[Opening DOCUMENT PASSAGE section]

- WIS 11; mainline in red, business route in blue

Route information
- Maintained by WisDOT
- Length: 157.56 mi (253.57 km)

Major junctions
- West end: US 61 / US 151 / WIS 35 in Hazel Green
- US 51 in Janesville; I-39 / I-90 in Janesville; I-39 / I-90 in Janesville; US 14 in Janesville; US 14 / WIS 89 in Darien; I-43 in Elkhorn; US 45 in Union Grove; I-41 / I-94 / US 41 in Mt. Pleasant;
- East end: WIS 32 / LMCT in Racine

Location
- Country: United States
- State: Wisconsin
- Counties: Grant, Lafayette, Green, Rock, Walworth, Racine

Highway system
- Wisconsin State Trunk Highway System; Interstate; US; State; Scenic; Rustic;
| ← WIS 10 |  | → US 12 |
| ← WIS 341 | WIS 351 | → WIS 441 |

= Wisconsin Highway 11 =

State highway in Wisconsin, United States

State Trunk Highway 11 (often called Highway 11, STH-11 or WIS 11) is a state highway running east-west across southern Wisconsin. The highway connects Dubuque, Iowa with the cities of Janesville, Racine and Elkhorn. Most of the route is two-lane road with the exception of an expressway bypass of Monroe, a multilane bypass of Janesville, a section where it is concurrent with I-39 and I-90, a combined freeway/divided highway bypass of Burlington to the south, where it is partially concurrent with WI 36 and WI 83, and urban multilane highway in the greater Racine area.

[Closing DOCUMENT PASSAGE section]
[Opening RECORDED DATA section]

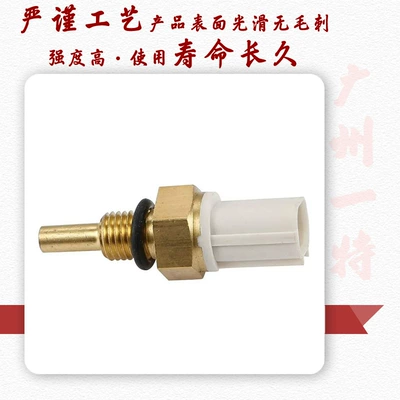 temperature sensor – Automotive Sensors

[Closing RECORDED DATA section]

TASK REQUIREMENTS – Continue the article on Wisconsin Highway 11 from the point where it stops. None of the data is needed for what comes next.

WRITTEN RESPONSE –
== Route description ==
WIS 11 begins in Grant County at the freeway carrying US 61 and US 151 and concurrent with WIS 35. WIS 35 turns south to Illinois a half of a mile into the route as WIS 11 meanders to the east to Hazel Green where it picks up WIS 80 north for 3 mi before turning east again into Lafayette County while WIS 80 continues north along the county line. The highway passes through Benton and Shullsburg before reaching the WIS 23 southern terminus five miles (8 km) east of Shullsburg. WIS 11 then junctions with WIS 78 in Gratiot and passes through South Wayne two miles (3 km) west of the Green County line.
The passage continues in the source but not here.